I’d also flag it to anyone doing a lot of cross-language work. I didn’t expect the built-in translation to matter as much as it did, but it quietly removed a step I used to do manually, copying text into a separate translator tab and back again, every single time a document came in from a client or collaborator writing in a different language.
Everything talks to everything
The part that’s genuinely changed my day-to-day, across both devices, is the cross-format, cross-device continuity. Docs, sheets, slides, and PDFs all live in one app, and switching between DOCX, XLSX, PPTX, CSV, and TXT files doesn’t trigger the layout hiccups I half-expected on Windows or on the iPad.

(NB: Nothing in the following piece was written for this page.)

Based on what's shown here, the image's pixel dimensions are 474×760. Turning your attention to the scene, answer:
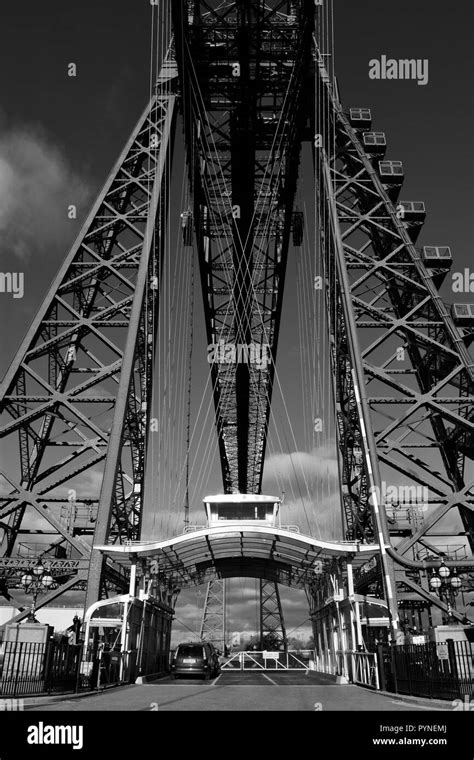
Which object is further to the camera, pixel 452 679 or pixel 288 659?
pixel 288 659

I started a document on a Windows laptop, picked it up on the iPad on the train, annotated a PDF with the Apple Pencil later that day, and finished the write-up back at my desk that evening same file, same state, no exporting and re-importing anything, and no “which version is the latest” panic. That kind of loop, repeated over a normal working week rather than a one-off demo, is what makes the cross-device pitch feel real rather than just a nice line on a slide.

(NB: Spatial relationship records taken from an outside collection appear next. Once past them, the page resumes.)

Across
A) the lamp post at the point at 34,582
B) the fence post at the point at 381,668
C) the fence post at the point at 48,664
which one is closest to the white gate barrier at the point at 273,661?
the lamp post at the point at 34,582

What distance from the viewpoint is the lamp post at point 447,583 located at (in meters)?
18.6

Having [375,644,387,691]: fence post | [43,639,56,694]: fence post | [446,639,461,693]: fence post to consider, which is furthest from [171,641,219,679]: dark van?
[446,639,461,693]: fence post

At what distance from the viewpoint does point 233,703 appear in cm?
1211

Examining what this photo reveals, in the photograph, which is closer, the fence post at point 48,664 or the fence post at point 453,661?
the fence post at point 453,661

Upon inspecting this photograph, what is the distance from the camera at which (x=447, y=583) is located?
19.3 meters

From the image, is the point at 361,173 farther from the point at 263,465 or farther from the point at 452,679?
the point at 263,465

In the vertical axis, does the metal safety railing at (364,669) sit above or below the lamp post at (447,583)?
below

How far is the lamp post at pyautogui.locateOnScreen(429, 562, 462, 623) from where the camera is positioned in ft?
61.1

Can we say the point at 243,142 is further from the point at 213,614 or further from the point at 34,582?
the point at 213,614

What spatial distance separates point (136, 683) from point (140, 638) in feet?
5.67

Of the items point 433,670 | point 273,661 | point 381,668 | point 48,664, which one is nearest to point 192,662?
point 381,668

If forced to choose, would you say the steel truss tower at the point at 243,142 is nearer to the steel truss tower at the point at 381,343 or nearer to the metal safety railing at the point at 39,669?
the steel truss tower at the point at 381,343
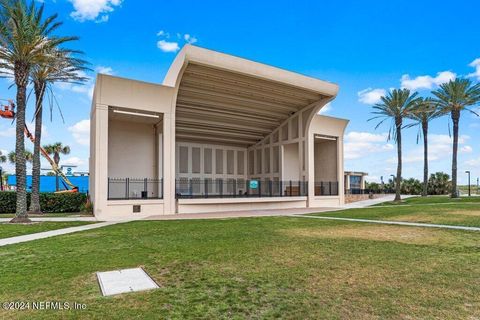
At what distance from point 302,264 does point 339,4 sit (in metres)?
15.6

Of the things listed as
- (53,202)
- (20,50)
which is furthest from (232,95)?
(53,202)

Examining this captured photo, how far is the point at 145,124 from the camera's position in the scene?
22.6 m

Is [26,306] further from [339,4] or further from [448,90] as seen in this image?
[448,90]

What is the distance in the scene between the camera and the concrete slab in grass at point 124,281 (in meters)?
4.93

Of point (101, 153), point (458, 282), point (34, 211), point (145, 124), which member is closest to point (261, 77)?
point (145, 124)

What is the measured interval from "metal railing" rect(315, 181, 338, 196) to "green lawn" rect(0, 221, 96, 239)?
60.2 ft

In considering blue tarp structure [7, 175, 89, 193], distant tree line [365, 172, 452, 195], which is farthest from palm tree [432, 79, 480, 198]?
blue tarp structure [7, 175, 89, 193]

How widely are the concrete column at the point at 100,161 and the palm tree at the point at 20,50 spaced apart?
3147 millimetres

What a typical day could look like
To make this less abstract: picture an ordinary weekday. You open a draft on the laptop over breakfast, mark up a PDF from a client with the Apple Pencil while waiting for a meeting to start, tidy up a slide deck on the iPad in the ten minutes before that meeting, and finish the actual write-up back on the laptop that evening. At no point do you need to email yourself a file, plug in a cable, or think about which app has the “latest” version. That’s not a dramatic story, and that’s exactly the point the software is designed to stop being something you have to think about, which is the entire job of an office suite in the first place.
The flaws, all together
To collect everything in one place: large, heavily-tabbed spreadsheets are noticeably slower than I’m used to on Windows. The iPad app is new enough that I wouldn’t trust it yet with my most complex work, and a small number of keyboard shortcuts don’t map cleanly from the desktop version. And on both platforms, the AI features are built for everyday writing and data tasks, not specialised statistical work useful, but not a replacement for dedicated tools if that’s what you actually need.
The verdict

For what it costs free to start, with a premium tier that runs a fraction of a Microsoft 365 subscription WPS Office covers essentially everything I actually use an office suite for: writing, spreadsheets, presentations, and PDF editing, all speaking the same file formats as Microsoft Office, on whichever device I happen to be holding. It’s not trying to out-feature Excel’s most obscure formulas or Word’s most niche formatting tools, on either Windows or iPadOS, and it doesn’t need to. It’s betting that most of us don’t need those anyway, and that what we actually want is one lightweight, consistent app that doesn’t punish us for switching devices mid-task laptop, tablet, or otherwise.
A month ago I’d have laughed at the idea of dropping Microsoft 365 for good, on either of my main devices. Today my subscription has lapsed, my documents still open fine on my laptop and my tablet, and I haven’t missed it once.